(Beginning of TEXT SHOWN)
Let me point out here that Rude was a glorified zine. It was glossy and boasted a color cover, we had distro in places like Tower, Borders, Barnes & Noble, but for all intents and purposes, Rude was a zine. I threw the Joe interview idea in the editorial section of the proposal anyway.

Tim read it when he got back from tour, and thought it was worth a try. He asked his managers if they knew anyone. It turned out that John Doe from X had something to do with the Clash tribute album that was coming out and one of the Bosstones' managers was friends with John. She got in touch with him, and he got us Joe's manager's number. Tim spoke to him and he said we didn't have a chance of getting an interview. "Joe doesn't do interviews and he hasn't in a long time. Sorry." I told Tim to send the guy the magazine anyway, maybe it would help if he saw it. This was me being cocky, but I thought, what the fuck. Joe might not want to talk to bullshit corporate rags but maybe he would dig our little punk rock mag.

Tim mailed the guy the magazine and a few days later Joe's manager called. He said that he loved the magazine, that it was fucking awesome, and that he would try to get us the interview within the year. He said he knew Joe would do it for us. I was psyched. Within the year seemed like a long time but a hell of a lot better than nothing. And I was proud that Joe's manager liked our magazine.

A week or so later I was walking past Tower Records and saw a sign in the window that said the Bosstones were going to be getting a gold star on the walk of fame in front of Tower. Tim had never mentioned this to me and when I brought it up to him and said congratulations, I think that's cool, he just kind of shrugged it off and went yeah, whatever, like he always did. Nothing ever phased Tim.
(End of TEXT SHOWN)
(Beginning of DATA FOR ANALYSIS)
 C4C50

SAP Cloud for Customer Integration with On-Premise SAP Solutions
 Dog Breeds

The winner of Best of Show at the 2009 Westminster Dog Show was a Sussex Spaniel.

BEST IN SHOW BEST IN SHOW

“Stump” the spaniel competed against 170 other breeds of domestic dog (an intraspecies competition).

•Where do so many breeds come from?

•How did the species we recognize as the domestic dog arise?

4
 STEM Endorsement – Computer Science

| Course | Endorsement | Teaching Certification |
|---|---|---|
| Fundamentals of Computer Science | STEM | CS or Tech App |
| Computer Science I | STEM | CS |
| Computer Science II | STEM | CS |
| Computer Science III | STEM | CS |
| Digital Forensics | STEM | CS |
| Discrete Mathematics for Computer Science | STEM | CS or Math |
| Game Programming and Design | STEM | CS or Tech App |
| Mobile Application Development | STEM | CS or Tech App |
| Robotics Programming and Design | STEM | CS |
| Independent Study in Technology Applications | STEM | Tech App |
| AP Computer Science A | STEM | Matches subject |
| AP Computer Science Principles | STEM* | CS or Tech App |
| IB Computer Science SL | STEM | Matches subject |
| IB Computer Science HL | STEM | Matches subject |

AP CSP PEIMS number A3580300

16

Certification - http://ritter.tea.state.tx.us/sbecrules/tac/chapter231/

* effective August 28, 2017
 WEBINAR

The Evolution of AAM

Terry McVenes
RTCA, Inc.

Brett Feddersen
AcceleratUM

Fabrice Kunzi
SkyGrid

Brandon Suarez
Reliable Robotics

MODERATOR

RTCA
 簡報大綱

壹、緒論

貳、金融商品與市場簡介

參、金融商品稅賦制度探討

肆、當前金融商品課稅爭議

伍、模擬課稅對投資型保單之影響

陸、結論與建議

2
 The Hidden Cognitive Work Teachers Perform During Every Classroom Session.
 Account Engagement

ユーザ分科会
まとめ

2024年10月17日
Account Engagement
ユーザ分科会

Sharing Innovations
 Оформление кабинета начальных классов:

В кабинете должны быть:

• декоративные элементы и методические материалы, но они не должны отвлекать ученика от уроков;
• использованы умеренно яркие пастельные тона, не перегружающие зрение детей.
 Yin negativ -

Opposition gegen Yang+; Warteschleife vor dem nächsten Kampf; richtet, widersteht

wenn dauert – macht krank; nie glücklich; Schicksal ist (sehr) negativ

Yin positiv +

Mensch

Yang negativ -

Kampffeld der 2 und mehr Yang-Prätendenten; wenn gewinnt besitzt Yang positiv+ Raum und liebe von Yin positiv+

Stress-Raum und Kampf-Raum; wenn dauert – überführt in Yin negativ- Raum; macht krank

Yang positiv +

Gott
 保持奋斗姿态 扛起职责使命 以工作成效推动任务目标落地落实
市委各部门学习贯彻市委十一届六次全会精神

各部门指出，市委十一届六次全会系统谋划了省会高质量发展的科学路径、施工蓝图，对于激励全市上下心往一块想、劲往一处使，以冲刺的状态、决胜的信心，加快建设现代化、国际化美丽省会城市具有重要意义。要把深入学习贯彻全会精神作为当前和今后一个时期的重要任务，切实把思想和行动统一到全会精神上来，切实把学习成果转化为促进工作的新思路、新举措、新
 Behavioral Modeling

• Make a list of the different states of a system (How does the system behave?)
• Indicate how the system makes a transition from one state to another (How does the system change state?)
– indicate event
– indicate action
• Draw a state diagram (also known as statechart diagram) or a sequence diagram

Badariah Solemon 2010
(End of DATA FOR ANALYSIS)
## REQUIRED ACTION:
Reproduce the passage about Rude magazine above in full, word for word.

## TASK OUTPUT:
Let me point out here that Rude was a glorified zine. It was glossy and boasted a color cover, we had distro in places like Tower, Borders, Barnes & Noble, but for all intents and purposes, Rude was a zine. I threw the Joe interview idea in the editorial section of the proposal anyway.

Tim read it when he got back from tour, and thought it was worth a try. He asked his managers if they knew anyone. It turned out that John Doe from X had something to do with the Clash tribute album that was coming out and one of the Bosstones' managers was friends with John. She got in touch with him, and he got us Joe's manager's number. Tim spoke to him and he said we didn't have a chance of getting an interview. "Joe doesn't do interviews and he hasn't in a long time. Sorry." I told Tim to send the guy the magazine anyway, maybe it would help if he saw it. This was me being cocky, but I thought, what the fuck. Joe might not want to talk to bullshit corporate rags but maybe he would dig our little punk rock mag.

Tim mailed the guy the magazine and a few days later Joe's manager called. He said that he loved the magazine, that it was fucking awesome, and that he would try to get us the interview within the year. He said he knew Joe would do it for us. I was psyched. Within the year seemed like a long time but a hell of a lot better than nothing. And I was proud that Joe's manager liked our magazine.

A week or so later I was walking past Tower Records and saw a sign in the window that said the Bosstones were going to be getting a gold star on the walk of fame in front of Tower. Tim had never mentioned this to me and when I brought it up to him and said congratulations, I think that's cool, he just kind of shrugged it off and went yeah, whatever, like he always did. Nothing ever phased Tim.